President Nujoma was sworn in on 21 March 1990. He was re-elected in election after election and served as president of Namibia till 2005.
With more than three decades having passed since the last shots were fired, a more valid historic appreciation of President Nujoma’s invaluable contribution to the peace and prosperity that Namibia has enjoyed since independence, is now possible.
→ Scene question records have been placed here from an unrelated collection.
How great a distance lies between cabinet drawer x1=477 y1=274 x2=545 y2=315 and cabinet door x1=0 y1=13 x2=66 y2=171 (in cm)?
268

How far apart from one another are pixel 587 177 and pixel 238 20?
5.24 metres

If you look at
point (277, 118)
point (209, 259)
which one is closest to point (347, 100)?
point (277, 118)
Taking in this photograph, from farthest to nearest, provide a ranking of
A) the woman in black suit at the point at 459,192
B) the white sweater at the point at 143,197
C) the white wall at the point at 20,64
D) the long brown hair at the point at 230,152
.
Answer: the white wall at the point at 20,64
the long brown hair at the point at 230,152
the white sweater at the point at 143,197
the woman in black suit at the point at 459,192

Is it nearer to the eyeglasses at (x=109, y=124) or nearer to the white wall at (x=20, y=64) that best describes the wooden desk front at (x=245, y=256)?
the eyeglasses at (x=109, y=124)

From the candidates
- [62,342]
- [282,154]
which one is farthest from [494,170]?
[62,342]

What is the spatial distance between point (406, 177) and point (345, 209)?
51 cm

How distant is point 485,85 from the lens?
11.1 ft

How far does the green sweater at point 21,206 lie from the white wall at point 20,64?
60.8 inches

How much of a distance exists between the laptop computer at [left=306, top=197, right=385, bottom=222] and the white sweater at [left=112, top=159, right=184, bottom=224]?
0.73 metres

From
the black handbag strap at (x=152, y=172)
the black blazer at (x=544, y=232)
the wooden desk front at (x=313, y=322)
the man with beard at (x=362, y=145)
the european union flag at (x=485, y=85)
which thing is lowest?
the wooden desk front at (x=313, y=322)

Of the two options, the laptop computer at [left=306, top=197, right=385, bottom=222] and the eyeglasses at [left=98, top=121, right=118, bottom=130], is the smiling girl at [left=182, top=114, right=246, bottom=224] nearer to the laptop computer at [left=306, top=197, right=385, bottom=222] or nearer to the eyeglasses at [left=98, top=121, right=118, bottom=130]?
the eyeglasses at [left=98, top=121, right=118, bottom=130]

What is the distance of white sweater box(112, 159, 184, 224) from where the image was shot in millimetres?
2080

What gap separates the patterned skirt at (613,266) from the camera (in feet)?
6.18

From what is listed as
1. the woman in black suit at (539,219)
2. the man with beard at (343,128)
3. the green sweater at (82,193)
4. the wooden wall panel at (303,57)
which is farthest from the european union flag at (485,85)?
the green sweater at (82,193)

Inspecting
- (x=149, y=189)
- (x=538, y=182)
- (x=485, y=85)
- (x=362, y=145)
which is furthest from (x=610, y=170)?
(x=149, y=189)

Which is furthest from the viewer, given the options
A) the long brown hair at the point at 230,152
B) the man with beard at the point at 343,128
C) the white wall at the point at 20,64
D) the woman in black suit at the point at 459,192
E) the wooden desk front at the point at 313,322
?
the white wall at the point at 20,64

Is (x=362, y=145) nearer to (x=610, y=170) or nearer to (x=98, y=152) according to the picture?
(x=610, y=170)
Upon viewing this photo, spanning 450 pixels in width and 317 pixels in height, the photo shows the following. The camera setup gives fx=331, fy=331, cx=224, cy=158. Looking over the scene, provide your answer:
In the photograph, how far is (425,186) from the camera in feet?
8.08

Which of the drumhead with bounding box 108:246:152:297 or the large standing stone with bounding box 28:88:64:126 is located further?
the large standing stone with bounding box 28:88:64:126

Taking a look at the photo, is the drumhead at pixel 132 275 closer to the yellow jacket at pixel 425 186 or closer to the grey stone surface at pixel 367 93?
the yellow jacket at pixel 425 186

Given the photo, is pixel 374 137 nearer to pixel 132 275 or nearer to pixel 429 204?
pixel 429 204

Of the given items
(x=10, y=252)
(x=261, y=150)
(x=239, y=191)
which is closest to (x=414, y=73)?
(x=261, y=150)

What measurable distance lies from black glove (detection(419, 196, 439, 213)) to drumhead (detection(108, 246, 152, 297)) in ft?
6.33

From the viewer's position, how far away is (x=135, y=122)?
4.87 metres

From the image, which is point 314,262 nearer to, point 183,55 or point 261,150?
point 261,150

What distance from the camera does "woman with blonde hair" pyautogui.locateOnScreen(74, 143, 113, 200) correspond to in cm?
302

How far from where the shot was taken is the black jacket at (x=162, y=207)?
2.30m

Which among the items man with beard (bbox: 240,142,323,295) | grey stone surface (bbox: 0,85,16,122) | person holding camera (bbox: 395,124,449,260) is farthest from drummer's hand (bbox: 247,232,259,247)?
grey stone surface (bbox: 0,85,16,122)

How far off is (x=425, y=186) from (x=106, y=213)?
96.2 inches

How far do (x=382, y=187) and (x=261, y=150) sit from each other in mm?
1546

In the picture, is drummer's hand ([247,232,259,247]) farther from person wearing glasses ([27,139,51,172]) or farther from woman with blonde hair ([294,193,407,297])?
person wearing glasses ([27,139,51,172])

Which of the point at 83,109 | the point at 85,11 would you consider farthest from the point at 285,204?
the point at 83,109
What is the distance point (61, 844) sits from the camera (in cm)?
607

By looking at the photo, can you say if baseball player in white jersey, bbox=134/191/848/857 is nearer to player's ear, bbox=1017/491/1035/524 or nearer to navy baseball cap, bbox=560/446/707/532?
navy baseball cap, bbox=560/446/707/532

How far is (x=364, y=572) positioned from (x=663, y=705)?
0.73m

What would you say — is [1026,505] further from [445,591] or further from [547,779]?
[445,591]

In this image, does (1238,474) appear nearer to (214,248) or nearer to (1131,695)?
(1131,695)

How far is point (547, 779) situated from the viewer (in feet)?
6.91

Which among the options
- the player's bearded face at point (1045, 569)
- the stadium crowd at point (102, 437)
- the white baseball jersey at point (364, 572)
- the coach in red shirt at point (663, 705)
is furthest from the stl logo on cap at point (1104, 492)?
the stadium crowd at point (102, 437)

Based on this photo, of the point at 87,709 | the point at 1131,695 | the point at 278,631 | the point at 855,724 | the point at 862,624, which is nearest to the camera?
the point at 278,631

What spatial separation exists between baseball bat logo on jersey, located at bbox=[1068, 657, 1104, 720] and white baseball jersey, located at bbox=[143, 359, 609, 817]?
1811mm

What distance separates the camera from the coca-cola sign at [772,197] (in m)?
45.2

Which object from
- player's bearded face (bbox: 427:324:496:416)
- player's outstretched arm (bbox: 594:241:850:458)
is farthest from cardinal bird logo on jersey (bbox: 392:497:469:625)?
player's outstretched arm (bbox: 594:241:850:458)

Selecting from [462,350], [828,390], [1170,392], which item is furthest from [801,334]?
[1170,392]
It behooves us all to give credit where due, and to appreciate how blessed our sub-continent was that leader who had lived through as much hardship as Mr Nujoma had, to then govern in the successful, reconciliatory manner that he did, building a Namibia founded not on a Marxist “people’s republic” model but on Western democratic and free market values.
Southern Africa has indeed been blessed to have had two founding “liberation struggle” leaders of the caliber of Sam Nujoma and Nelson Mandela, who as presidents both dedicated themselves to national reconciliation.

South Africa’s first ambassador to Namibia, Dr Riaan (Koedoe) Eksteen, with Pres Sam Nujoma, 1990.